Ga. High Court Asks If State Can Be Sued Over Abortion Ban

A years-old lawsuit challenging Georgia’s ban on abortions after 20-weeks went before the state Supreme Court Monday.

A years-old lawsuit challenging Georgia’s ban on abortions after 20 weeks went before the state Supreme Court Monday.

But the main question during oral arguments didn’t have much to do with the controversial procedure.

Instead, it focused on “sovereign immunity,” a law that protects state agencies from being sued.

Georgia’s attorney general claimed it prevents the gynecologists, who are challenging the abortion law’s constitutionality, from even bringing the case against the state.

The gynecologists’ counsel Donald Samuel disagreed. He said that citizens have to be able to sue if they believe the state is infringing on their rights.

“All of the protections in the Constitution really – and I don’t mean to be overly dramatic – become meaningless if you can never go to court,” Samuel said.

The state said people could simply take their case to federal court or seek an exemption to the state’s sovereign immunity from Georgia legislators.
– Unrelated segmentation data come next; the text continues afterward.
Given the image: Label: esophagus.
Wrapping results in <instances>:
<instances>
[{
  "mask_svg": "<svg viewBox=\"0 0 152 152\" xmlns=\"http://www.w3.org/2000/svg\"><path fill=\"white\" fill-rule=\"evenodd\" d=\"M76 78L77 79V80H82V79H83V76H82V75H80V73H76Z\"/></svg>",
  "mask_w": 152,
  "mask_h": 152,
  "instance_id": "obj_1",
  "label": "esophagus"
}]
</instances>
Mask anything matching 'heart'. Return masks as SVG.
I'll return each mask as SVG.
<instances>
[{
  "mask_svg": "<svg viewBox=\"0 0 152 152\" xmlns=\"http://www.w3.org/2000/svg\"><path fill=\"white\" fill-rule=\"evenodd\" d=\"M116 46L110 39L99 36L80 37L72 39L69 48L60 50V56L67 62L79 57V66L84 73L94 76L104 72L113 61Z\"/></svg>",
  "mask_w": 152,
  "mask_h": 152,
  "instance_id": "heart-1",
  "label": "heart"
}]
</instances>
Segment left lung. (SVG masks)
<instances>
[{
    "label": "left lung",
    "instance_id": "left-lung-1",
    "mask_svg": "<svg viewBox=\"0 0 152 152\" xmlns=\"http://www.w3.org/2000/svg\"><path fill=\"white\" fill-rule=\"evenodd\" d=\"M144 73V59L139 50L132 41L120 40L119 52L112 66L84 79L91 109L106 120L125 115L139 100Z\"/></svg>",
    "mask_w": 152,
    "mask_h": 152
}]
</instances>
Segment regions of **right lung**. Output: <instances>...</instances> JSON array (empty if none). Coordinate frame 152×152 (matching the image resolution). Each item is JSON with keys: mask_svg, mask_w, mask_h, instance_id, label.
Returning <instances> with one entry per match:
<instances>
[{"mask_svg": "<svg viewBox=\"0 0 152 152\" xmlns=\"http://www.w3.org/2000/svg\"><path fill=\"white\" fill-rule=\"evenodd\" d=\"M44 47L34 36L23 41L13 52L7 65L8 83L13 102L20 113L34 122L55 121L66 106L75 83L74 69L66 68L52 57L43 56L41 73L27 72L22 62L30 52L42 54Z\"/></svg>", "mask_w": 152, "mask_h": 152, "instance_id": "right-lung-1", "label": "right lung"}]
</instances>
In its forthcoming decision, the high court will rule solely on the question of whether sovereign immunity shields the state from the gynecologists’ lawsuit.

If the Supreme Court justices decide it does not, then the case will go back to Fulton County Superior Court. There, a judge may finally consider the abortion ban’s constitutionality.

The gynecologists, along with the American Civil Liberties Union, have been fighting the ban since 2012, when Gov. Nathan Deal signed it into law.

A note of disclosure: Donald Samuel is a relative of a WABE news reporter.